A $1.6bn chip foundry planned for China could have less impact on chip prices than initially expected, according to industry sources.
Rick Hsu, an analyst with Nomura Securities, said that it remains unclear when the new plant will start operations, but that he did not expect it to make built-to-order chips for other companies.
Industry sources have suggested that NEC's joint venture partner in Shanghai, Hua Hong, will buy an empty fab shell from troubled local chip maker, Grace Semiconductor. The two companies may even merge.
The fab will be fitted out with cutting edge chip manufacturing equipment able to use large 300mm silicon wafers to build latest-generation chips. An unnamed source that spoke to Reuters put the likely cost of the project at $1.6bn.
"But they haven't any concrete plan when they will install equipment," said Hsu. "It's easier said than done."
Globally, cutting-edge chip production is dominated by companies like Taiwan Semiconductor Manufacturing, and United Semiconductor Manufacturing, both based in Taiwan, and Semiconductor Manufacturing International Corp based in Shanghai.

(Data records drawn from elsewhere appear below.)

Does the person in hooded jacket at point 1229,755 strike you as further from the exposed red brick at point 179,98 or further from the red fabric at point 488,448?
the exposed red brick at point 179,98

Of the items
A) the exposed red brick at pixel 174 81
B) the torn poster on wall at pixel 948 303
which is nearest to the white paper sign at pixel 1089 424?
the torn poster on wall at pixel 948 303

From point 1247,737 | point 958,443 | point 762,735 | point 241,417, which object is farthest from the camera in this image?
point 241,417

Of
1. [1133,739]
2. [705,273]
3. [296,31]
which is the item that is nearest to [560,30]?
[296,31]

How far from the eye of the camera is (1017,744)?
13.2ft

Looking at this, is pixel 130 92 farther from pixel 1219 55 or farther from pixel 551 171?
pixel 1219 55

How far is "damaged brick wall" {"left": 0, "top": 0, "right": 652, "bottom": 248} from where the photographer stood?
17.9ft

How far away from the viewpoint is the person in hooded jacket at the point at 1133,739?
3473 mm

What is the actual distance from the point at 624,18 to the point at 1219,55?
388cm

These so-called 'pure-play foundries' concentrate on building chips for other companies, rather than designing their own. Customers include a wide variety of companies without their own manufacturing facilities, such as graphics chip makers Nvidia and ATI.
If Hua Hong puts the new plant into the foundry business the introduction of this production capacity into the market would tend to push down manufacturing costs of a wide range of chips - particularly as the new China-based foundries, like SMIC and Grace, have been offering extremely low prices to win business from established Taiwanese suppliers recently.

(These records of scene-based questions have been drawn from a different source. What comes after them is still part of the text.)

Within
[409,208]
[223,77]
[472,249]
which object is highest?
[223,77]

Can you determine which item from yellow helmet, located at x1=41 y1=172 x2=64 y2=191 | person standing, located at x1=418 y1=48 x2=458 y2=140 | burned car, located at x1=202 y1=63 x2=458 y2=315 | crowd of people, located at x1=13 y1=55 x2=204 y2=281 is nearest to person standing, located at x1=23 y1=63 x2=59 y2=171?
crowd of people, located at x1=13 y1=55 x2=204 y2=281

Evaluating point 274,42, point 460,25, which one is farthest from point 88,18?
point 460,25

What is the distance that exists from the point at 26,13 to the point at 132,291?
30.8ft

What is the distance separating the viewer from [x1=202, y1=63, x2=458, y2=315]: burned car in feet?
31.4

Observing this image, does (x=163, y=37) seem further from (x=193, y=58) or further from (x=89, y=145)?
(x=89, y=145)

According to Hsu, however, the new factory will probably be devoted to making a more limited range of chips for Hua Hong and NEC, rather than other companies.
A TSMC spokesman, commenting on reports that Hua Hong planned to cooperate or merge with Grace Semiconductor, noted that details were still unclear, but said Grace Semiconductor already had plans to develop the empty fab, so the introduction of Hua Hong into the equation is irrelevant.
"They're both already there, so from my point of view, it doesn't really make any difference," he said.
Companies are eager to build chip making plants in China because of great demand from local and foreign manufacturers. Reuters reported that China's semiconductor market was believed to be worth about $40bn in 2004, and is predicted to see 20 to 30 per cent annual growth rates.
Currently, the majority of these chips are made outside China, largely in Taiwan.